** Start Excerpt to read **
The latest find was made in a derelict building at Stamullen Road, Gormanstown. Finnegan said he was satisfied it was connected with the discovery of an underground bunker last Wednesday.
The bunker was set up as a training facility and firing range concealed in an old wine cellar below the ruined Herbertstown House near Stamullen.
"Other searches will be carried out and further arrests may take place depending on what our investigations reveal," he said.
The new arms-cache discovery and the charging of seven men with firearms offenses after the bunker raid are the latest and most effective blows against alleged republican dissidents.
The group that emerged from the red brick lined bunker included three teenagers, one a 14-year-old. Found below ground was an AK47 assault rifle, a CZ 9mm submachine gun and CX pistol and ammunition.
In the past, underground training bunkers including firing ranges have been discovered south of the border.
In one, a tunnel made out of old tires was used for shooting practice. The tires acted as a silencer, muffling the sound of the firing.
** End Excerpt to read **
** Start Data **
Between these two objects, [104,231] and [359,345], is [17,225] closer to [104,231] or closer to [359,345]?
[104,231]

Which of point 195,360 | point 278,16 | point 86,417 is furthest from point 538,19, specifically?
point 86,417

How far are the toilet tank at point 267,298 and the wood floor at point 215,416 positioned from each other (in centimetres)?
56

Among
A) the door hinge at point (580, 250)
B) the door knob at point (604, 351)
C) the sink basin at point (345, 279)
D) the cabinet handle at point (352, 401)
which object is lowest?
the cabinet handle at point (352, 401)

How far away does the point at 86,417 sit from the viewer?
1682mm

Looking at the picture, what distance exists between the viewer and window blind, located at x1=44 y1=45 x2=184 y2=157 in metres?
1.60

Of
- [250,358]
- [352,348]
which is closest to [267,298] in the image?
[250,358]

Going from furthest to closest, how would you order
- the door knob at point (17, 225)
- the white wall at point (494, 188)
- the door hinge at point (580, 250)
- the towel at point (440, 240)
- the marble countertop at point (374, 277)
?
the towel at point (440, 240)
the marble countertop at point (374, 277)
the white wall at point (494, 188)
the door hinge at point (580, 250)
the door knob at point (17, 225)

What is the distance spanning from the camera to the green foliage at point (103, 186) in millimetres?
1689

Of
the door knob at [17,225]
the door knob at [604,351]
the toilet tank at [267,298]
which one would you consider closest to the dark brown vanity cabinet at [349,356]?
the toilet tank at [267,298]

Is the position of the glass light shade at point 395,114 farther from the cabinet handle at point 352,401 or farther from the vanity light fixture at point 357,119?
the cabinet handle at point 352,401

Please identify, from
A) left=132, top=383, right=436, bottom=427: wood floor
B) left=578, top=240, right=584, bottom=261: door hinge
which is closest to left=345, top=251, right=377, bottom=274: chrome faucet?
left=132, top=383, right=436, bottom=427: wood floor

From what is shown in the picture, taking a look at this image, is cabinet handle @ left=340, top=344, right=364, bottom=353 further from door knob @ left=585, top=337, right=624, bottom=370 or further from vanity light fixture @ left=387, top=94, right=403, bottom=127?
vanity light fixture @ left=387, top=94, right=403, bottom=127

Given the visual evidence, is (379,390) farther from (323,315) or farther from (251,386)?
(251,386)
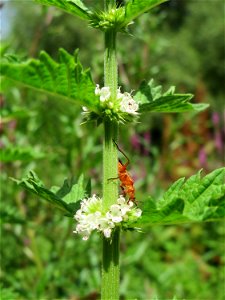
** End Data **
**Exercise instructions**
1. In the news excerpt about the Stamullen bunker above, rewrite the paragraph beginning "The group that emerged" as a short bulleted list that keeps its main facts.
2. Resume the news excerpt about the Stamullen bunker after its final sentence, adding a few sentences in the same reporting style.

**Solved problems**
1.
- Three teenagers, one of them 14, were among the group that came out of the red brick lined bunker.
- An AK47 assault rifle was found below ground.
- A CZ 9mm submachine gun, a CX pistol and ammunition were also found.

2.
The latest raids are part of a renewed campaign since Oct. 5 against dissidents that has seen 26 suspects taken in for questioning under Section 30 of the Offenses Against the State Act. This allows them to be held for 72 hours without charge.
Three of the men charged after the bunker raid are from Dublin: Anthony Ryan, 24, Grange Abbey Road, Donaghmede; Jon McDonagh, 34, St. Oliver’s Park, Clondalkin, and Stephen Kelly, 17, of North Clarence Street.
Two are from Louth: Seamus McGrane, 45, Little Road, Dromisken, and Damien Lawless, 35, Nicholas Avenue, Dundalk.
The others are Martin Conlon, 29, Railway Street, Armagh, and Seamus McGreevy, 46, Stamullen, Gormanston, Co. Meath.
Files on three others, including the 14-year-old, have been sent to the DPP.